WHAT IS BEING ASKED: Reproduce the lines below word for word, leaving out the pictures.
--- begin PROVIDED INFORMATION ---
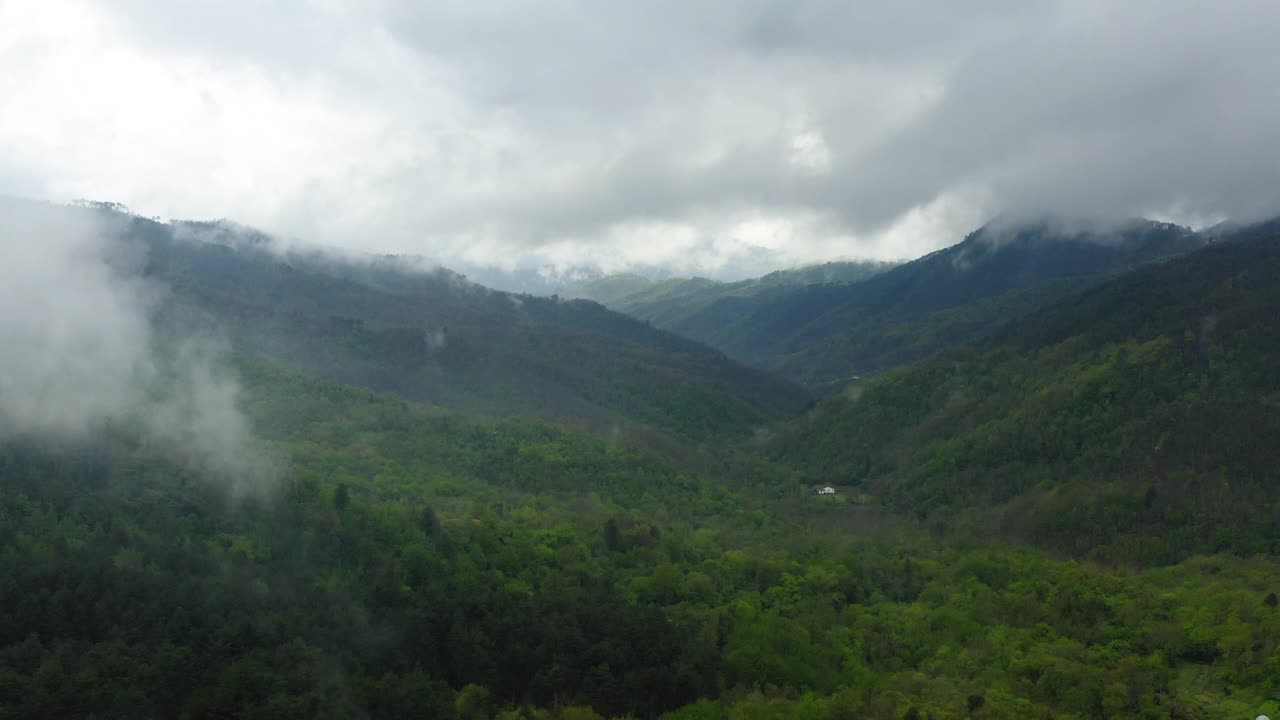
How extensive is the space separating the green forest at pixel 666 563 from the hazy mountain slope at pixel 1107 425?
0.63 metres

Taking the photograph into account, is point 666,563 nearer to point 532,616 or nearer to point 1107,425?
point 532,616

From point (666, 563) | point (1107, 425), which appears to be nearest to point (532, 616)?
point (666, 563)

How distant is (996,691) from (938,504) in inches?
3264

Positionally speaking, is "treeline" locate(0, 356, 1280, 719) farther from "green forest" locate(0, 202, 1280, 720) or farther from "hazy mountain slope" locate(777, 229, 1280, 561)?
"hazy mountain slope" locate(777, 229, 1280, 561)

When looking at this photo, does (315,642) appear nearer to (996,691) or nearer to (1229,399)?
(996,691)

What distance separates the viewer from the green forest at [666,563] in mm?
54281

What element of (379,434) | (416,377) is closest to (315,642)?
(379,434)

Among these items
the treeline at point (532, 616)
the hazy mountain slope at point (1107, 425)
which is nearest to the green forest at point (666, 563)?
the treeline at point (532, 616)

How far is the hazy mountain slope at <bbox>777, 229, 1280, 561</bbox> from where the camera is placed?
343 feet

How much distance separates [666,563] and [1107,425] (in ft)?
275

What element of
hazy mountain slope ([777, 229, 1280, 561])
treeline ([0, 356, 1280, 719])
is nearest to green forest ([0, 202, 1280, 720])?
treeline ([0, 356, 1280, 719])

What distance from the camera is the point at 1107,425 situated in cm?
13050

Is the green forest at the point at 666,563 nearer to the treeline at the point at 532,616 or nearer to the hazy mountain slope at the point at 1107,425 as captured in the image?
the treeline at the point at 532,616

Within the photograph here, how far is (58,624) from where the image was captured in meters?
--- end PROVIDED INFORMATION ---
REPLY TO THE EXERCISE:
How extensive is the space separating the green forest at pixel 666 563 from the hazy mountain slope at pixel 1107 425?
0.63 metres

Taking the photograph into account, is point 666,563 nearer to point 532,616 or nearer to point 1107,425?
point 532,616

From point (666, 563) | point (1107, 425), which appears to be nearest to point (532, 616)?
point (666, 563)

How distant is (996,691) from (938,504) in inches?
3264

Positionally speaking, is "treeline" locate(0, 356, 1280, 719) farther from "green forest" locate(0, 202, 1280, 720) or farther from "hazy mountain slope" locate(777, 229, 1280, 561)?
"hazy mountain slope" locate(777, 229, 1280, 561)

When looking at this photo, does (315,642) appear nearer to (996,691) or nearer to (1229,399)?
(996,691)

What distance separates the viewer from the green forest at [666,563] in mm?
54281

What element of (379,434) | (416,377) is closest to (315,642)?
(379,434)

Among these items
the treeline at point (532, 616)
the hazy mountain slope at point (1107, 425)
which is nearest to the green forest at point (666, 563)?
the treeline at point (532, 616)

How far is the hazy mountain slope at <bbox>777, 229, 1280, 561</bbox> from where the camera is placed?
343 feet

How much distance separates [666,563] and [1107,425] (in ft)?
275

What element of
hazy mountain slope ([777, 229, 1280, 561])
treeline ([0, 356, 1280, 719])
is nearest to green forest ([0, 202, 1280, 720])?
treeline ([0, 356, 1280, 719])

What distance from the camera is the point at 1107,425 situated in cm?
13050

Is the green forest at the point at 666,563 nearer to the treeline at the point at 532,616 or nearer to the hazy mountain slope at the point at 1107,425 as captured in the image?
the treeline at the point at 532,616

Within the photograph here, how far is (58,624) from where the image was captured in meters?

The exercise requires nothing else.